### Problem statement
Copy the rows below verbatim, from the first line through the line that contains "roadside bush (left=1161, top=550, right=1280, bottom=629) →", including both ends.
--------------------
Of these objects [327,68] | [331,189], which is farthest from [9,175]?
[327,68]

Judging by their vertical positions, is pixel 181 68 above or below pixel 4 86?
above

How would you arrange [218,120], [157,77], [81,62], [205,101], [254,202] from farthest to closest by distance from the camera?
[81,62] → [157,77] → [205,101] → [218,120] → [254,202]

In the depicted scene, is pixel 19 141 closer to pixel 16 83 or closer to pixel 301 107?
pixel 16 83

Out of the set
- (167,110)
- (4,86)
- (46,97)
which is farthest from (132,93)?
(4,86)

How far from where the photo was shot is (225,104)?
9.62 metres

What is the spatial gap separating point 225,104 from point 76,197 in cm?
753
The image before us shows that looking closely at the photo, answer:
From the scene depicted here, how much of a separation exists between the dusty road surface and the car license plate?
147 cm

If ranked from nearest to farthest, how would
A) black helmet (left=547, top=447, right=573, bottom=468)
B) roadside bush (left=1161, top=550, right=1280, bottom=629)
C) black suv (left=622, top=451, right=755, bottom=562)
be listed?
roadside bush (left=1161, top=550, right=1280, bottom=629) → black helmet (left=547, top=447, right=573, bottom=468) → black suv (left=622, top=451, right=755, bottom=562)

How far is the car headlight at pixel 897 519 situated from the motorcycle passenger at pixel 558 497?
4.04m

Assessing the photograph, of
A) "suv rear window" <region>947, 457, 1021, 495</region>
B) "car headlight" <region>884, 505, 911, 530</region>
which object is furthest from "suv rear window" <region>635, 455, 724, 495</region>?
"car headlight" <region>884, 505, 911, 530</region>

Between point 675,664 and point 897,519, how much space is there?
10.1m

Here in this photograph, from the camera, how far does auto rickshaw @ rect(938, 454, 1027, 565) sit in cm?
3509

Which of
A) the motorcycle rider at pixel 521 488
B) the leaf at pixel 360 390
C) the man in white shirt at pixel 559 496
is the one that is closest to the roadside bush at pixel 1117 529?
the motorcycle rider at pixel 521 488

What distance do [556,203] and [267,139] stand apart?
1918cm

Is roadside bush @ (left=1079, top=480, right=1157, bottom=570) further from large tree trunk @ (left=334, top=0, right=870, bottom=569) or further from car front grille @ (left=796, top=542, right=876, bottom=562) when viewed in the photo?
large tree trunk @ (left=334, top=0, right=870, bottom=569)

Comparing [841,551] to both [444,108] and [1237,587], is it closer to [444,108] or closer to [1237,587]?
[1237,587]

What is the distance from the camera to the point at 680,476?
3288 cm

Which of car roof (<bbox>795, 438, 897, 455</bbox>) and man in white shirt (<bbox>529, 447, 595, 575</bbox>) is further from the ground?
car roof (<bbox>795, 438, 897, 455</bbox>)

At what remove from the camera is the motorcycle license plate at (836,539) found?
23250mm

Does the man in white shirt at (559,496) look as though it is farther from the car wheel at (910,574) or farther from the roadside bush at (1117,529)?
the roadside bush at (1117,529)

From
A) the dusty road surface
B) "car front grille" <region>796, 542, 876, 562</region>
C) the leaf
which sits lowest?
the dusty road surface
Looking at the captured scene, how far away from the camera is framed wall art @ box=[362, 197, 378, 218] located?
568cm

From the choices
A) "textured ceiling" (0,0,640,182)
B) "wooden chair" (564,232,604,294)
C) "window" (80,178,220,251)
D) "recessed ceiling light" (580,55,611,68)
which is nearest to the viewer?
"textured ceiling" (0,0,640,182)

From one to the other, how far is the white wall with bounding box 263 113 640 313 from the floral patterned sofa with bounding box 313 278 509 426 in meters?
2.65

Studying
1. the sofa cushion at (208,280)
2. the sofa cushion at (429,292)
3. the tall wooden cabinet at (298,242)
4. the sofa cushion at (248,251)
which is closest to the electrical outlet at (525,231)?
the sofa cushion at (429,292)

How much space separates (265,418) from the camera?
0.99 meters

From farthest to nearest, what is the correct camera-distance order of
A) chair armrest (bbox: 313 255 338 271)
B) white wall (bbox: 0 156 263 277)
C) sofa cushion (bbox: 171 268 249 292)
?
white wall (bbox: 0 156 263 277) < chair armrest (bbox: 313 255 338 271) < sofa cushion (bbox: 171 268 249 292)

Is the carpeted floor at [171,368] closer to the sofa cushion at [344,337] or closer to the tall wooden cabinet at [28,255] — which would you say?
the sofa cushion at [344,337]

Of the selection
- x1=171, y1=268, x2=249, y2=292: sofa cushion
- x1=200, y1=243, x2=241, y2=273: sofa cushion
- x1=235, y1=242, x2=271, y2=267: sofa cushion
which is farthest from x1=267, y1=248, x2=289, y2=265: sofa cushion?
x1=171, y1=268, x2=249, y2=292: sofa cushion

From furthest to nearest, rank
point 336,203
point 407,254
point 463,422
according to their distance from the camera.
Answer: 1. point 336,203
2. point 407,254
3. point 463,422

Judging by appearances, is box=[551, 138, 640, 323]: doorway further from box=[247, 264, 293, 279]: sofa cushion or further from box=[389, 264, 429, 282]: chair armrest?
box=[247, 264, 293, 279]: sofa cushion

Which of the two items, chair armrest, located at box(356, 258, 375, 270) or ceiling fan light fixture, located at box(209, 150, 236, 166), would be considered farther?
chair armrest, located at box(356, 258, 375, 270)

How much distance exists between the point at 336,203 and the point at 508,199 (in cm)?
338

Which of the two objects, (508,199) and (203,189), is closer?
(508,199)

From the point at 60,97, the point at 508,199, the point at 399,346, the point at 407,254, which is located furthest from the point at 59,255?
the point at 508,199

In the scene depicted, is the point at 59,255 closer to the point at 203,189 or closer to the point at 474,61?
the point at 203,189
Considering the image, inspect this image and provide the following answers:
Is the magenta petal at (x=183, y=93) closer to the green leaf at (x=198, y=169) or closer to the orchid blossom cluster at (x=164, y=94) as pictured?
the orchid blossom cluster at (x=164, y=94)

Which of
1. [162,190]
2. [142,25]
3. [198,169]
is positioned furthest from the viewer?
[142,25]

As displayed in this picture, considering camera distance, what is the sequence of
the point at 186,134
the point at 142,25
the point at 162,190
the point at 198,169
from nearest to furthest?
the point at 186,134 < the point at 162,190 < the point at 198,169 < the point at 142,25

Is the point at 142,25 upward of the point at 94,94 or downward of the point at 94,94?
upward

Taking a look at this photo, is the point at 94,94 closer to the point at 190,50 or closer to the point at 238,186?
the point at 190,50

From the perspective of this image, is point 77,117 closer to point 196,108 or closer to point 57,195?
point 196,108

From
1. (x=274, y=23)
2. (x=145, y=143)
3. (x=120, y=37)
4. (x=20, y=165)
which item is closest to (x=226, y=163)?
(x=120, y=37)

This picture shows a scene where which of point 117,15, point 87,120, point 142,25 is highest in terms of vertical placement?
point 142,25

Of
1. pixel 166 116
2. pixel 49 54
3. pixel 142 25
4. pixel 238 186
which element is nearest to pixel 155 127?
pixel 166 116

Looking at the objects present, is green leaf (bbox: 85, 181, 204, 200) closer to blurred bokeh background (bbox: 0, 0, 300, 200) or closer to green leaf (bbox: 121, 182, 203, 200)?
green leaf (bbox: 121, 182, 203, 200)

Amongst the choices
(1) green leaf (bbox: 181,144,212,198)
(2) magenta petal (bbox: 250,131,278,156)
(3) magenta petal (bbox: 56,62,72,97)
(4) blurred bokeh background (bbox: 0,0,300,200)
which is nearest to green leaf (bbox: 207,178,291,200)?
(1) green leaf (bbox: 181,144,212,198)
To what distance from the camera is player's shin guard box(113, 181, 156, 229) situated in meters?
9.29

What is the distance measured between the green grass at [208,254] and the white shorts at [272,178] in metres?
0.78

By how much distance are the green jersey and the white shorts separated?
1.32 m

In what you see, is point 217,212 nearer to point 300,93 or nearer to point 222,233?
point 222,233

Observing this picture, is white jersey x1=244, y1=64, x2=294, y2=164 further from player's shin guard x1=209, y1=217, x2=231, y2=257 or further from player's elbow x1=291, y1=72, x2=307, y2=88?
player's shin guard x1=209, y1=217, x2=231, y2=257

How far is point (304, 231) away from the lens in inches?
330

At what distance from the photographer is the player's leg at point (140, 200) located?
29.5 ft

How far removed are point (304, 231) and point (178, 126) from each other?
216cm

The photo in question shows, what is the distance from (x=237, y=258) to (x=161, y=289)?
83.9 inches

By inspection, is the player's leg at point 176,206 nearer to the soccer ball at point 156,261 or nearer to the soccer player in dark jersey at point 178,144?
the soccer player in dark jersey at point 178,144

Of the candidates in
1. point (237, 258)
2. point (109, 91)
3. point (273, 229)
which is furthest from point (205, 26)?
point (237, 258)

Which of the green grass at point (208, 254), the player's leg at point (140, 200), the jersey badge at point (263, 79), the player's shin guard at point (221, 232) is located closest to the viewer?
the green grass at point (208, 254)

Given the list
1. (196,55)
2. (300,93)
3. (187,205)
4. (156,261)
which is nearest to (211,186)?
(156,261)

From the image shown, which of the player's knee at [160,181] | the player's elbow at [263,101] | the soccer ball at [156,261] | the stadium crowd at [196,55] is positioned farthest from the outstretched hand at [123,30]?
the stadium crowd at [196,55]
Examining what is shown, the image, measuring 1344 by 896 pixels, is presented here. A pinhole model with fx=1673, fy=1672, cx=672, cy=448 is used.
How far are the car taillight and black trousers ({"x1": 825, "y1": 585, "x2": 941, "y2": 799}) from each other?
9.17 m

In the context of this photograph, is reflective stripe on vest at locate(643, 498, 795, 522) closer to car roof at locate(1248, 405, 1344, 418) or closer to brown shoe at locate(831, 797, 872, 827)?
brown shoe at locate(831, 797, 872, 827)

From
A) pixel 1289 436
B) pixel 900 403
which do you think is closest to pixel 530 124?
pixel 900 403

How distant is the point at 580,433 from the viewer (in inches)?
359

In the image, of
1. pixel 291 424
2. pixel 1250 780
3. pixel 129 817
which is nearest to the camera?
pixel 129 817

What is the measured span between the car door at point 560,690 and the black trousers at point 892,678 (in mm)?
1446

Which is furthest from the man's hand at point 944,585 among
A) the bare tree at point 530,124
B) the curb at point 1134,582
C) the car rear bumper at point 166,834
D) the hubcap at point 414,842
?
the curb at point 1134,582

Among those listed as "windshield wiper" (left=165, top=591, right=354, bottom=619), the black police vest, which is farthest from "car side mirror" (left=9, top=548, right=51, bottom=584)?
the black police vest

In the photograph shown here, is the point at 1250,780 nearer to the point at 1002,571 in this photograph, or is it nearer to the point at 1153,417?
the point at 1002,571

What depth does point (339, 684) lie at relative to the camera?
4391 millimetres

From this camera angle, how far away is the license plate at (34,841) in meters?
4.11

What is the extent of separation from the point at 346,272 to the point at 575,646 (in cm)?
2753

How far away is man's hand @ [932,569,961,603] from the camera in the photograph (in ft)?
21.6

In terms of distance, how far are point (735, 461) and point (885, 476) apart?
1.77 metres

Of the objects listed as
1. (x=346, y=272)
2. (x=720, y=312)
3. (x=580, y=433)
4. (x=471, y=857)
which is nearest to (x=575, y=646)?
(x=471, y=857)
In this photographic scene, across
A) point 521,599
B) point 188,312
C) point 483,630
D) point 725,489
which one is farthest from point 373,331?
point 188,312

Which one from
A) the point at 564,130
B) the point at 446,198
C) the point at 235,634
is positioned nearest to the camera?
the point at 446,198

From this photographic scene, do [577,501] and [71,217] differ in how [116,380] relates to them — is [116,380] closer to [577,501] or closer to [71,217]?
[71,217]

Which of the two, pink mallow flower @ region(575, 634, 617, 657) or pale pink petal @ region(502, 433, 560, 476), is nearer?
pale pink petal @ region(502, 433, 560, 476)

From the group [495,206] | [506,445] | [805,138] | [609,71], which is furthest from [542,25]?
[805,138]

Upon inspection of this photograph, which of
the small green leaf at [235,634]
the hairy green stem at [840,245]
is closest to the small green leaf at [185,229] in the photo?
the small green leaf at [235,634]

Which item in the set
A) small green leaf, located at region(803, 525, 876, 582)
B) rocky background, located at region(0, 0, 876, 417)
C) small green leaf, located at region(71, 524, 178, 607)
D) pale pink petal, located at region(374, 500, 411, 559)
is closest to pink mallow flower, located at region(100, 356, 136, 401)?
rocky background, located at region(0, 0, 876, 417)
--------------------
### Solution to the exercise
Of these objects [327,68] | [331,189], which is farthest from [9,175]?
[327,68]

Judging by their vertical positions, is pixel 181 68 above or below pixel 4 86?
above

How would you arrange [218,120], [157,77], [81,62], [205,101], [254,202] from farthest to closest by distance from the camera?
[81,62] → [157,77] → [205,101] → [218,120] → [254,202]

In the depicted scene, is pixel 19 141 closer to pixel 16 83 or closer to pixel 301 107?
pixel 16 83

Out of the set
- (167,110)
- (4,86)
- (46,97)
which is farthest from (132,93)?
(4,86)

How far from where the photo was shot is (225,104)?
9.62 metres

What is the spatial gap separating point 225,104 from point 76,197 in cm?
753
The image before us shows that looking closely at the photo, answer:
From the scene depicted here, how much of a separation exists between the dusty road surface and the car license plate?
147 cm

If ranked from nearest to farthest, how would
A) black helmet (left=547, top=447, right=573, bottom=468)
B) roadside bush (left=1161, top=550, right=1280, bottom=629)
C) black suv (left=622, top=451, right=755, bottom=562)
be listed?
roadside bush (left=1161, top=550, right=1280, bottom=629) → black helmet (left=547, top=447, right=573, bottom=468) → black suv (left=622, top=451, right=755, bottom=562)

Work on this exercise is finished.